I hope this email finds you well. I am writing to seek your assistance regarding generating a visual FOD using 45 SH coefficients in Matlab.

I have already read the 45 SH coefficients in dimension 4 of the FOD, but I am unsure of how to use them to create a visual representation of the FOD in Matlab. As such, I am hoping that you could provide me with some guidance on how to go about this process.

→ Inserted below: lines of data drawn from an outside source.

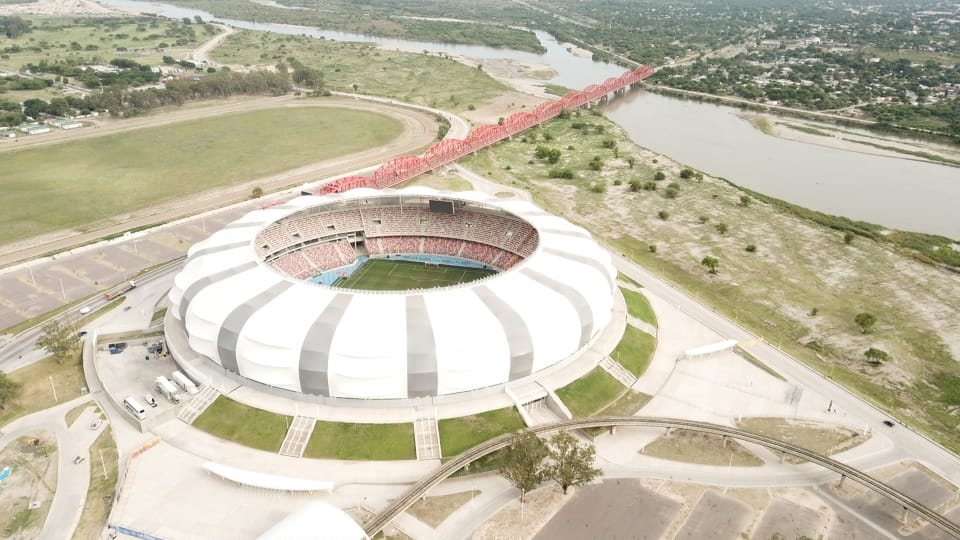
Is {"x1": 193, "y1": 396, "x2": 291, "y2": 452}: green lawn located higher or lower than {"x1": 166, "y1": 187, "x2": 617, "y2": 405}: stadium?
lower

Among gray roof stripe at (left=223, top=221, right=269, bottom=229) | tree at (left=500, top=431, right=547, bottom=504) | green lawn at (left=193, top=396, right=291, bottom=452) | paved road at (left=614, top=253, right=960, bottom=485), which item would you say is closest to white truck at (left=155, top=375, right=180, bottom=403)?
green lawn at (left=193, top=396, right=291, bottom=452)

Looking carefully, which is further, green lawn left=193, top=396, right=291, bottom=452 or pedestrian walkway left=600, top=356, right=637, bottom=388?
pedestrian walkway left=600, top=356, right=637, bottom=388

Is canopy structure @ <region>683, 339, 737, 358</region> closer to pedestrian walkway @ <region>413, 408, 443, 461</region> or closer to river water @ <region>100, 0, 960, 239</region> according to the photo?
pedestrian walkway @ <region>413, 408, 443, 461</region>

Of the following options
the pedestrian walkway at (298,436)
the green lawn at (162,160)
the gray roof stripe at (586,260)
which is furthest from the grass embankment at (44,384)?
the gray roof stripe at (586,260)

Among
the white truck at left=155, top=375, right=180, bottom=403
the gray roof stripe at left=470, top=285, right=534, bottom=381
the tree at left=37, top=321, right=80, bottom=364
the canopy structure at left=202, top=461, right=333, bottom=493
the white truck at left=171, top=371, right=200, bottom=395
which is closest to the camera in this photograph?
the canopy structure at left=202, top=461, right=333, bottom=493

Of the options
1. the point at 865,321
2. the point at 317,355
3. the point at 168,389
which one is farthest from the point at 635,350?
the point at 168,389

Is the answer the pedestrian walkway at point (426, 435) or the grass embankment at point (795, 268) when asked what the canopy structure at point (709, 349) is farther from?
the pedestrian walkway at point (426, 435)

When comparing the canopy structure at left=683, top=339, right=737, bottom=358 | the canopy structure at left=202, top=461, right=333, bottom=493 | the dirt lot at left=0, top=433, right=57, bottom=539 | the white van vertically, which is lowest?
the canopy structure at left=683, top=339, right=737, bottom=358
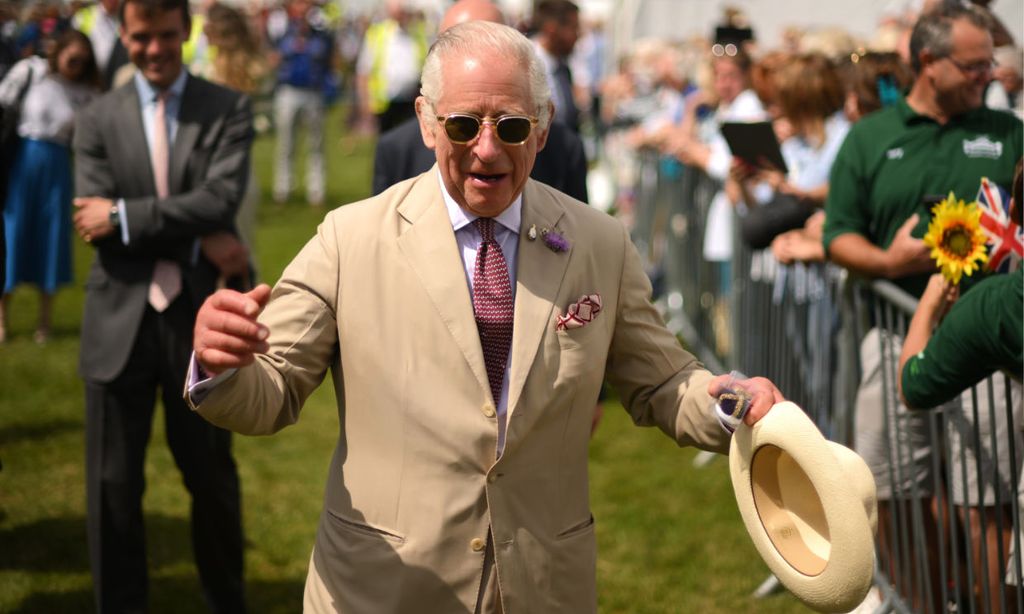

Could you please advise me on the steps I should take to generate a visual FOD in Matlab using these 45 SH coefficients? It would be greatly appreciated if you could also provide me with any relevant code or resources that could help me with this task.

Thank you very much for your time and expertise. I look forward to hearing from you soon.

Best regards,

Ang

HI @pya,

Probably the easiest thing would be to use my original CSD MatLab implementation, which you’ll find here on Github. The README should be simple enough to step through, but let me know if that’s not what you were after.

All the best,
Donald

The FOD was successfully generated with your code, thanks!